## BEGIN Input data

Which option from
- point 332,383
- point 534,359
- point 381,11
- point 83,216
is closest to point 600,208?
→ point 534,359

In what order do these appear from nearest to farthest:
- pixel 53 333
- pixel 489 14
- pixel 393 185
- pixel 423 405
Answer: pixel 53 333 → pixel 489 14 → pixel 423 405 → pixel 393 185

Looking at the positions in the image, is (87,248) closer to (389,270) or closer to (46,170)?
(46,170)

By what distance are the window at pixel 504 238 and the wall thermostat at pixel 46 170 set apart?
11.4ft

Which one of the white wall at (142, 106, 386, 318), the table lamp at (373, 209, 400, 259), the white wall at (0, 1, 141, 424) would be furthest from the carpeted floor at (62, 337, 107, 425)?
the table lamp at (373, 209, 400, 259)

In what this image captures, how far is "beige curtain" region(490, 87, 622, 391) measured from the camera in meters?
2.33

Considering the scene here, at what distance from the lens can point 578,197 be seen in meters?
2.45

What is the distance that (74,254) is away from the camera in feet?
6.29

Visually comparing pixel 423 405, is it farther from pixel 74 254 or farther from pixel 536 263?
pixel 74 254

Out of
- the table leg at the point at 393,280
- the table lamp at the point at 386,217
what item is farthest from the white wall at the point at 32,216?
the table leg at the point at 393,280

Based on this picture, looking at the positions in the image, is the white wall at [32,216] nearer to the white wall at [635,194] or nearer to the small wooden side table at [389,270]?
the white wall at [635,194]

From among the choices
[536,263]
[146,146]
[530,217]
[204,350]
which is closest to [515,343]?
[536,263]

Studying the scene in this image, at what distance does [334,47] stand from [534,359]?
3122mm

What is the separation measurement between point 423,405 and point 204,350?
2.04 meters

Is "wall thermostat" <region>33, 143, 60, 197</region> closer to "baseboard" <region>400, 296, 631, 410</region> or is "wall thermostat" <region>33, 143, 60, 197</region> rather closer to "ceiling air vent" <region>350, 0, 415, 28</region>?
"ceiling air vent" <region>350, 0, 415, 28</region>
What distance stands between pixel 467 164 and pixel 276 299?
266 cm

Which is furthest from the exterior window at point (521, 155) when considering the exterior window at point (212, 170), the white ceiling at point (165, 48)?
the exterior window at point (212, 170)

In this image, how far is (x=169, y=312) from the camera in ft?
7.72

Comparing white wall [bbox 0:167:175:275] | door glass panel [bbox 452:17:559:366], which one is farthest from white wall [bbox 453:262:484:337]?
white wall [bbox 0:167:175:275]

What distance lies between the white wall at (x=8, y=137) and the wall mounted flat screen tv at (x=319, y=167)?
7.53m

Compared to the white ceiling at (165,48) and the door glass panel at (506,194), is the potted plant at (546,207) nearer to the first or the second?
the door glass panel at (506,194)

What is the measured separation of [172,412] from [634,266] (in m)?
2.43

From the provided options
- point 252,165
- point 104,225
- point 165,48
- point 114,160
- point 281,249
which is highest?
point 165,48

## END Input data

## Work instructions
Reproduce all of the material above word for word, keeping every line in its original order.

## Result
Which option from
- point 332,383
- point 534,359
- point 381,11
- point 83,216
is closest to point 600,208?
→ point 534,359

In what order do these appear from nearest to farthest:
- pixel 53 333
- pixel 489 14
- pixel 393 185
- pixel 423 405
Answer: pixel 53 333 → pixel 489 14 → pixel 423 405 → pixel 393 185

Looking at the positions in the image, is (87,248) closer to (389,270) or closer to (46,170)?
(46,170)

By what distance are the window at pixel 504 238 and the wall thermostat at pixel 46 170 set apart?
11.4ft

Which one of the white wall at (142, 106, 386, 318), the table lamp at (373, 209, 400, 259), the white wall at (0, 1, 141, 424) would be furthest from the carpeted floor at (62, 337, 107, 425)?
the table lamp at (373, 209, 400, 259)

In what this image captures, how far is "beige curtain" region(490, 87, 622, 391) measured from the camera in meters?
2.33

Considering the scene here, at what distance from the lens can point 578,197 be seen in meters?
2.45

What is the distance that (74,254) is away from the camera in feet?
6.29

Visually comparing pixel 423 405, is it farther from pixel 74 254 or farther from pixel 536 263?
pixel 74 254

Out of
- the table leg at the point at 393,280
- the table lamp at the point at 386,217
what item is farthest from the white wall at the point at 32,216?
the table leg at the point at 393,280

Based on this picture, looking at the positions in the image, is the white wall at [32,216] nearer to the white wall at [635,194] or nearer to the small wooden side table at [389,270]?
the white wall at [635,194]

From among the choices
[536,263]
[146,146]
[530,217]
[204,350]
which is closest to [515,343]?
[536,263]

Studying the scene in this image, at what distance does [334,47] stand from [534,359]?
3122mm

What is the separation measurement between point 423,405 and point 204,350?
2.04 meters

Is "wall thermostat" <region>33, 143, 60, 197</region> closer to "baseboard" <region>400, 296, 631, 410</region> or is "wall thermostat" <region>33, 143, 60, 197</region> rather closer to "ceiling air vent" <region>350, 0, 415, 28</region>?
"ceiling air vent" <region>350, 0, 415, 28</region>
What distance stands between pixel 467 164 and pixel 276 299?
266 cm

Which is furthest from the exterior window at point (521, 155) when considering the exterior window at point (212, 170), the white ceiling at point (165, 48)?
the exterior window at point (212, 170)

In this image, how far is (x=169, y=312) from the camera in ft?
7.72

Comparing white wall [bbox 0:167:175:275] | door glass panel [bbox 452:17:559:366], which one is farthest from white wall [bbox 453:262:484:337]?
white wall [bbox 0:167:175:275]

What distance lies between the white wall at (x=8, y=137) and the wall mounted flat screen tv at (x=319, y=167)?
7.53m

Compared to the white ceiling at (165,48) and the door glass panel at (506,194), is the potted plant at (546,207) nearer to the first or the second?
the door glass panel at (506,194)

What is the measured separation of [172,412] from [634,266] (in m)?
2.43

From the provided options
- point 252,165
- point 104,225
- point 165,48
- point 114,160
- point 281,249
which is highest?
point 165,48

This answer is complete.